Now that snorkel parkas have come back into fashion, the original "old school" version have become highly sought after and command high prices in retro shops and on eBay. Lord Anthony parkas often get high prices and even well worn, dirty, and torn versions can still get a good price.

Changing branding

It is possible to tell the age of a Lord Anthony jacket from the branding labels attached to it.

The Earliest versions did not actually mention the Lord Anthony name at all but can be identified from the content label which has red embroidered writing on a black background.  This version also did not have the Lord Anthony badge on the sleeve pen pocket. 

The second generation was where the Lord Anthony badge first appeared on the sleeve pen pocket and the content label was updated to contain the "stick man wearing a crown" logo on the inside label.

Mid period jackets then gained the Lord Anthony name on the inside label.

Late period jackets acquired a much more elaborate label with an embroidered design and the "Polar Gear" identity.
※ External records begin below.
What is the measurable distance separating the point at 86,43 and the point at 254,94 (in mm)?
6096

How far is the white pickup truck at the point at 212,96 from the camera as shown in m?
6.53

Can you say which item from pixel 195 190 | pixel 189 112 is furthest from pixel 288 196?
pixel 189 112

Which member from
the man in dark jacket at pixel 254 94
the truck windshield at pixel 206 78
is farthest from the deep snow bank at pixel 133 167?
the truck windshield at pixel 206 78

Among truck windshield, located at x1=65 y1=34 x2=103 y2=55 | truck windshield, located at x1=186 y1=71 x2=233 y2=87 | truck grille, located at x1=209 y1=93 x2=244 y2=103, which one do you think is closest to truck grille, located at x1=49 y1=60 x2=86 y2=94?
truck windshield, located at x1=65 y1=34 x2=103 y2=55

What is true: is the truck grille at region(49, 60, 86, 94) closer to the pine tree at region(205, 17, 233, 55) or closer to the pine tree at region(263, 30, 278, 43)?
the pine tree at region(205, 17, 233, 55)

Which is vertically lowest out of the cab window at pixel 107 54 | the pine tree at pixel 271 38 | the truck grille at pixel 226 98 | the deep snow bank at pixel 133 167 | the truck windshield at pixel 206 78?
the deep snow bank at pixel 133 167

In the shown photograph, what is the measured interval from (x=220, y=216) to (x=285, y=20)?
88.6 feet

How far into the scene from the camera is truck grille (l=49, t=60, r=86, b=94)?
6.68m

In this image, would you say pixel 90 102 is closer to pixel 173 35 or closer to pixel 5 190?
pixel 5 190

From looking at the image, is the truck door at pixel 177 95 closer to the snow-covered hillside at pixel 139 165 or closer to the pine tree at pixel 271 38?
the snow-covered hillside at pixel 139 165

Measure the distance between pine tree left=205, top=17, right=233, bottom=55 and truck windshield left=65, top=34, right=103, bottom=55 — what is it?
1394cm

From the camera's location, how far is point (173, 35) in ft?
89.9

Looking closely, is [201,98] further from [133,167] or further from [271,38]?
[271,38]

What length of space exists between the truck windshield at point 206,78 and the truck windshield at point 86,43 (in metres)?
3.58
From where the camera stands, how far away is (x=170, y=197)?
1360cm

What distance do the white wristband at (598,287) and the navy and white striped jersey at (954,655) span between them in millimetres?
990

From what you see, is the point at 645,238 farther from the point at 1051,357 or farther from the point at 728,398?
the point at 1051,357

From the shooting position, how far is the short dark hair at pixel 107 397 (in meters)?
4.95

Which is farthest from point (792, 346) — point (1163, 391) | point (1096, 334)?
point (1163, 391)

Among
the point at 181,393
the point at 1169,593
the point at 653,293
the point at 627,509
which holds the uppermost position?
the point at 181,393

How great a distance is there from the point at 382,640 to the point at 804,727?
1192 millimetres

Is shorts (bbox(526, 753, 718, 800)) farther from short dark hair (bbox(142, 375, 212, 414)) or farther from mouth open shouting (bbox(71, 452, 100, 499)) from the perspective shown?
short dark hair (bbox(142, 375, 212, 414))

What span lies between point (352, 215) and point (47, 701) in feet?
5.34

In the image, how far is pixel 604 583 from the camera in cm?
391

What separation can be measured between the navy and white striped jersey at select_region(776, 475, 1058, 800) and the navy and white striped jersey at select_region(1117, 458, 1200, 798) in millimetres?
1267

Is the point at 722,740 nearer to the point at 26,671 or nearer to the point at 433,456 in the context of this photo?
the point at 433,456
These jackets lost the "stick man with a crown" Lord Anthony logo on the label; however, they retained the Lord Anthony tag on the sleeve pen pocket.  Because the Polar Gear branded label inside the neck line did not include material content details an additional content label was attached near the bottom of the lining.  The Polar Gear branding was the last to be used on Lord Anthony snorkel parkas but continued to be used on other padded nylon jackets after production of parkas ceased in the mid-1980s.

The older the jacket labelling, the higher the price it commands on the second hand market.